* **Provided text**:

# £3 from Morrisons!!



## Megzilla (Oct 12, 2009)

My mum and my bf were walking through morrisons a few days ago, when i spotted something that acctually made me squeal!
there are boxes in Morrisons for £3 that are perfect for a group of mice! they're fairly shallow but mice can't reach the top if they stretch up fully, and they look and feel pretty sturdy. There is a smaller size which i think wwould be just right for some of you lot for buck boxes (£2). There's 2 different lid colours to choose from- maroon and silver.

I bought 4 big ones this morning, and i'm going to buy smaller spaced mesh then i have been using in the past, so i can keep mums with litters in it without worrying about any babies climbing out.

I took a few pictures so you can see what they look like. I put 3 mice inside for size comparison.

happy shopping!


----------



## Matt Haslam (Mar 13, 2010)

great, what are the lids like?

I've had problems with non 'clip top' lids


----------



## Megzilla (Oct 12, 2009)

It's not a clippy-ony like RUBS, just a lid that sometimes slightly clips together- very fustrating. I'm just gunna use a drill, soldering iron or a swiss army knife to make two holes in the handles, and put something curved like a tent peg in through it, so that it holds it in place  i have it all planned out haha. I'll post pictures of the finished thing when it's done. It *will* work (i hope!)


----------



## Matt Haslam (Mar 13, 2010)

ok thanks


----------



## Cait (Oct 3, 2008)

megzilla92 said:


> It's not a *clippy-ony *like RUBS


 :lol: That's the sort of thing I would say!


----------



## Megzilla (Oct 12, 2009)

haha, i'm glad i'm not the only one like me


----------



## Shyone (Feb 1, 2010)

Hi,

I was just wondering if you have finished your box homes would love to see them. Do you know what the size of them are. Thanks


----------



## Megzilla (Oct 12, 2009)

oh yeah i forgot about this thread! I shall take pictures now =D

(thank you for reminding me :lol: )


----------



## Shyone (Feb 1, 2010)

Brilliant thank you xxx


----------



## Megzilla (Oct 12, 2009)

to stop them trying to lift the lid up i stack them and put a different cage ontop (that acctually fits perfectly!)









Ventilation strips, just enough, i'm ging to put on more when i have more spare cash









Shows you how much room the mice have to run around. It's not crowded even with 11 pups! (I took out their enrichment for the photos)









The bottle holder-i've clipped some of the wire away to make room for the bottle nib to sit in (spot the break in the mesh)









Garden wire holds the bottle nicely, better than the metal strip that comes with the bottle, and you can adjust it so that water acctually comes out!









I'd be happy to make them for people, they're acctually kinda fun to make xD
(ps the mice cages are due for a clean out)


----------



## Megzilla (Oct 12, 2009)

Oh! and measurements-
(approx)
width- 38cm
length- 57cm
Height- 16cm


----------



## Shyone (Feb 1, 2010)

Thanks so much for showing them to us  
Thay look brilliant great job


----------



## Matt Haslam (Mar 13, 2010)

they are similar to the one's i just made, i think they work great.

nice job


----------

* **Job**: From the Morrisons box thread, extract the passage starting at "# £3 from Morrisons!!" and ending at "maroon and silver.", word for word. Rely solely on the Morrisons box thread for everything here.

(Lines from a spatial reasoning dataset)
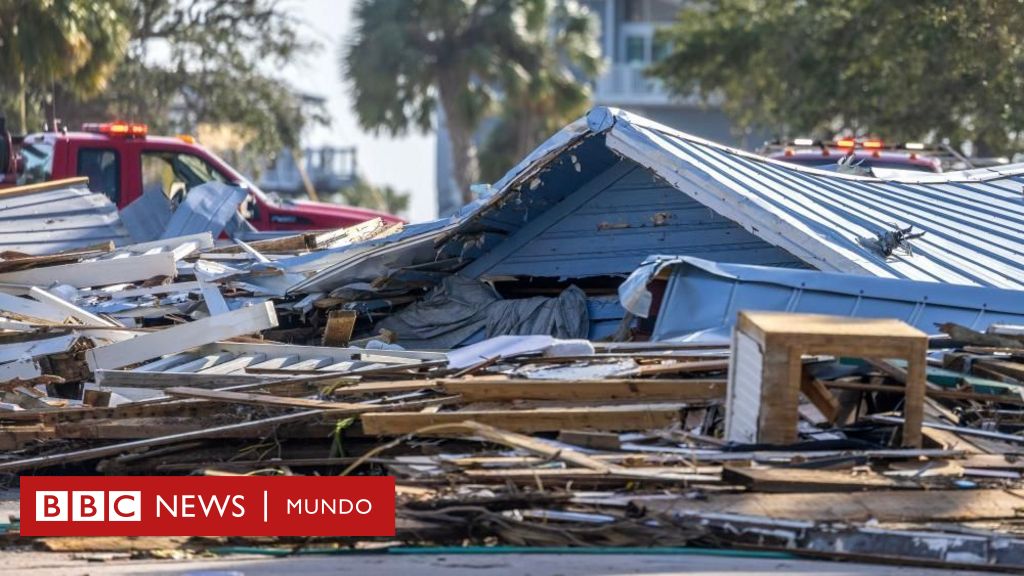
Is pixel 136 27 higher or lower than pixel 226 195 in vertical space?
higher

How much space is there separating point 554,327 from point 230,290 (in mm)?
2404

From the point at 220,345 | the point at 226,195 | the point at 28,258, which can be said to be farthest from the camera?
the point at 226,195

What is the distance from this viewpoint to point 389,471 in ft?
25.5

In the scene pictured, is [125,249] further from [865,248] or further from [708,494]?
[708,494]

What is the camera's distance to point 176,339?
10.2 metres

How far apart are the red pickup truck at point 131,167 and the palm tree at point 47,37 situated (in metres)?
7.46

* **Task answer**:
# £3 from Morrisons!!



## Megzilla (Oct 12, 2009)

My mum and my bf were walking through morrisons a few days ago, when i spotted something that acctually made me squeal!
there are boxes in Morrisons for £3 that are perfect for a group of mice! they're fairly shallow but mice can't reach the top if they stretch up fully, and they look and feel pretty sturdy. There is a smaller size which i think wwould be just right for some of you lot for buck boxes (£2). There's 2 different lid colours to choose from- maroon and silver.